* _GOAL OF THE EXERCISE_: Print every line of the material below exactly as it stands, but omit the pictures.

*** RECORDS PROVIDED Section Begins ***

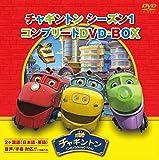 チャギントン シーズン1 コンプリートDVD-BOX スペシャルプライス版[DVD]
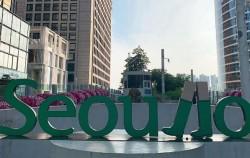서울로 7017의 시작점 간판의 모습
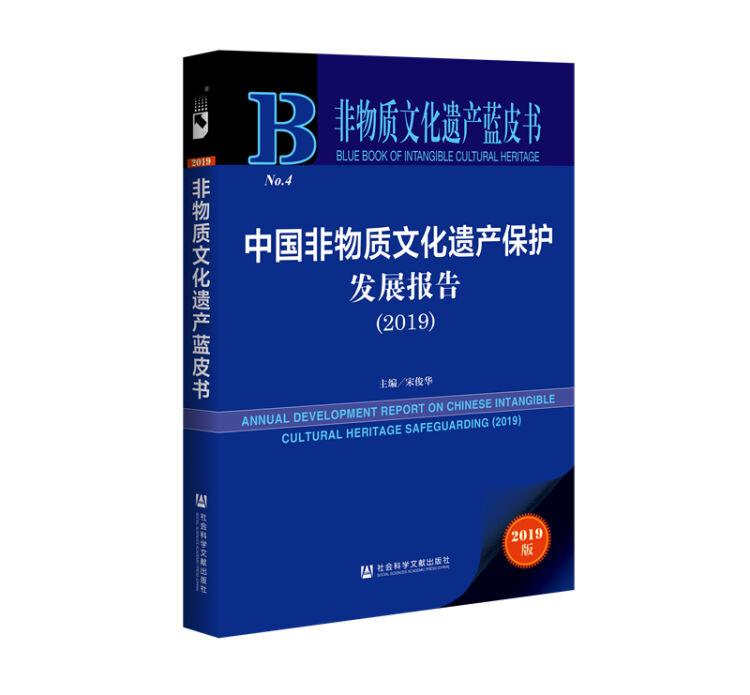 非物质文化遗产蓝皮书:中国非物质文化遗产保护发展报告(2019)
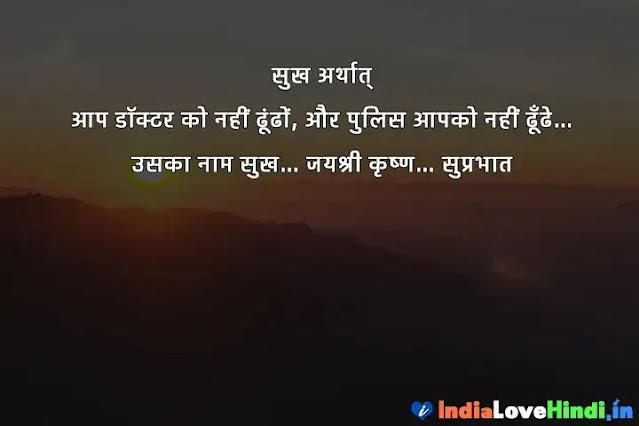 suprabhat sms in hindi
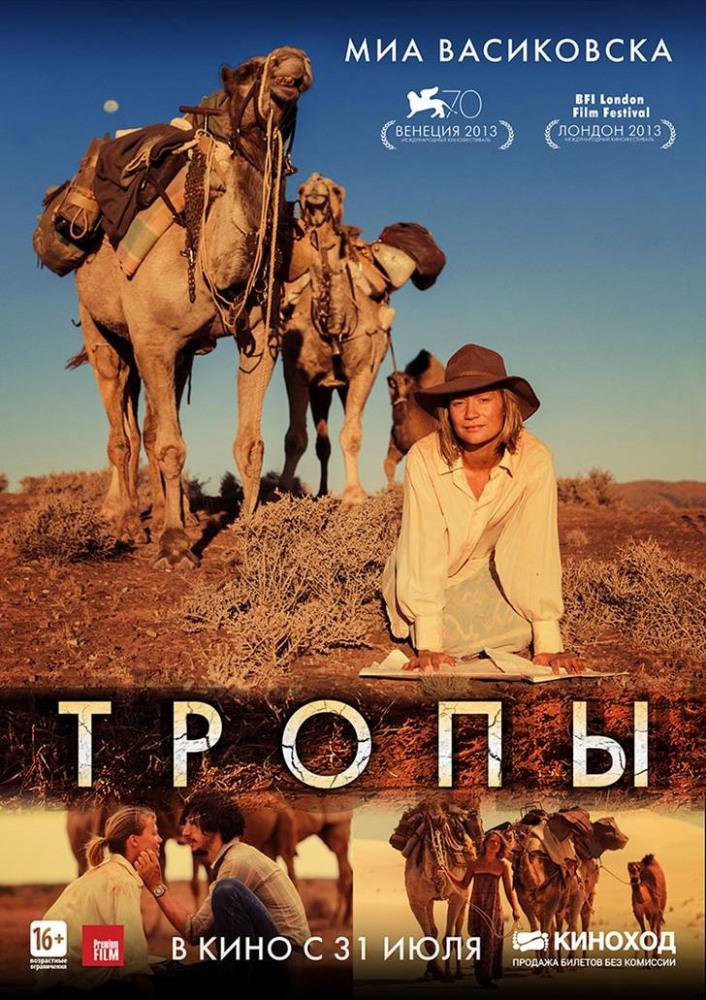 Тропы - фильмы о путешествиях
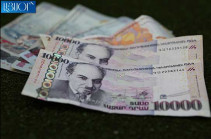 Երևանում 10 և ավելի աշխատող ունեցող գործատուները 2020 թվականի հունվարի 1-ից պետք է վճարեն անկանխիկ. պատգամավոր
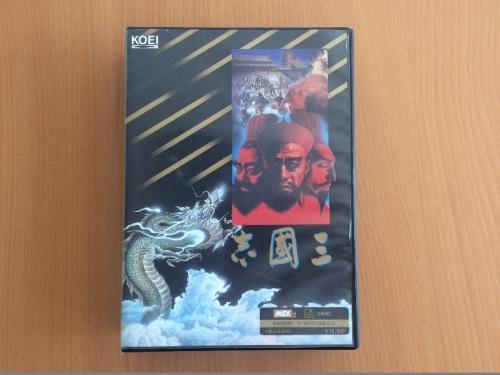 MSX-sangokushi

*** RECORDS PROVIDED Section Ends ***

* _SOLUTION_:
 チャギントン シーズン1 コンプリートDVD-BOX スペシャルプライス版[DVD]
서울로 7017의 시작점 간판의 모습
 非物质文化遗产蓝皮书:中国非物质文化遗产保护发展报告(2019)
 suprabhat sms in hindi
 Тропы - фильмы о путешествиях
 Երևանում 10 և ավելի աշխատող ունեցող գործատուները 2020 թվականի հունվարի 1-ից պետք է վճարեն անկանխիկ. պատգամավոր
 MSX-sangokushi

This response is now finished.